Document excerpt -
Hugh and I is a black-and-white British sitcom that aired from 1962 to 1967. It starred Terry Scott and Hugh Lloyd as two friends who shared lodgings with Terry's mother and was followed by a sequel called Hugh and I Spy. The two actors had previously worked together on stage for many years.

Hugh and I was written by John T. Chapman with additional material from John Junkin. Music was by Wally Stott. The first five series were produced by David Croft. 68 episodes were produced over 6 series, as well as two short special episodes as part of the BBC's Christmas Night with the Stars programme in 1963 and 1964 respectively.

Cast
Terry Scott – Himself
Hugh Lloyd – Himself
Vi Stevens – Mrs Scott (series 1 to 5)
Wallas Eaton – Arthur Crispin (series 1 to 5)
Mollie Sugden – Ethel Crispin (series 1 to 5)
Jill Curzon – Norma Crispin (series 1 to 2, 4)
Jacqueline Wallis – Norma Crispin (series 3)
Wendy Richard – Norma Crispin (series 5)  
Cyril Smith – Harold Wormold (series 1)
Jack Haig – Cecil Wormold (series 2 to 5)
Patricia Hayes – Griselda Wormold (series 1 to 5)

Plot
Terry Scott is a lovable rogue who wants to achieve wealth without working. The cunning Terry lives with his mother at 33, Lobelia Avenue in Tooting, South London. They have a gullible and dull-witted lodger, Hugh Lloyd, who works at a local aircraft factory. The two often try to make money through one of Scott's get-rich-quick schemes. Their next door neighbours, the Crispins and the Wormolds, also make frequent appearances. Mr Crispin is a thug who thinks violence will solve a problem, Mrs Crispin is a snob and their daughter Norma is constantly being stalked by men. On the other side, the Wormolds are an old couple; Harold is very clumsy. In the last episode of the fifth series, Hugh won £5,000 on the Premium Bonds and the following series showed the two of them undertaking a world cruise. The neighbours and mother had left the show.

Archive Status 
Only 28 episodes are thought to survive: (see wiping).

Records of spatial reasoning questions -
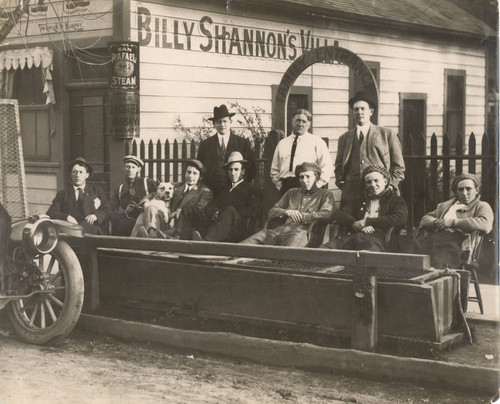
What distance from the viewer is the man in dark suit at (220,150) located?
180 inches

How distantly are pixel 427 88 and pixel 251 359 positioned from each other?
1.76 m

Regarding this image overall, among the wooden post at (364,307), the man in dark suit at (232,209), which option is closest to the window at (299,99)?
the man in dark suit at (232,209)

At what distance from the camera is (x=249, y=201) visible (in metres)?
4.57

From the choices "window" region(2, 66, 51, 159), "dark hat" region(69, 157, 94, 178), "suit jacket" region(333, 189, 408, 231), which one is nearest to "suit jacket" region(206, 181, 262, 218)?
"suit jacket" region(333, 189, 408, 231)

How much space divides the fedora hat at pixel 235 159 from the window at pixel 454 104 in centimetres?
129

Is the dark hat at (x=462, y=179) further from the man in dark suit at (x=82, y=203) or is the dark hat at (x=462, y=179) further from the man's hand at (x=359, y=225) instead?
the man in dark suit at (x=82, y=203)

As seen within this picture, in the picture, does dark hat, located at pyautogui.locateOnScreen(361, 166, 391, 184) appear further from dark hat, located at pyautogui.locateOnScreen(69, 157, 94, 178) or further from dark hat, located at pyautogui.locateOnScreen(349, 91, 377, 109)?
dark hat, located at pyautogui.locateOnScreen(69, 157, 94, 178)

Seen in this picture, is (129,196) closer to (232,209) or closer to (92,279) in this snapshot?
(92,279)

Exercises to complete -
**1.** Reproduce the passage of the article on Hugh and I starting with "Hugh and I was" and going on through "(series 1 to 2, 4)".
**2.** In one to three sentences, explain what happened in the last episode of the fifth series before the sixth series of the article on Hugh and I showed a world cruise, and name who had left the show by then.
The records are material kept apart from the article on Hugh and I.

Exercise answers -
**1.**
Hugh and I was written by John T. Chapman with additional material from John Junkin. Music was by Wally Stott. The first five series were produced by David Croft. 68 episodes were produced over 6 series, as well as two short special episodes as part of the BBC's Christmas Night with the Stars programme in 1963 and 1964 respectively.

Cast
Terry Scott – Himself
Hugh Lloyd – Himself
Vi Stevens – Mrs Scott (series 1 to 5)
Wallas Eaton – Arthur Crispin (series 1 to 5)
Mollie Sugden – Ethel Crispin (series 1 to 5)
Jill Curzon – Norma Crispin (series 1 to 2, 4)

**2.** In the last episode of the fifth series, Hugh won £5,000 on the Premium Bonds, and the following series showed him and Terry undertaking a world cruise. By that point the neighbours and Terry's mother had left the show.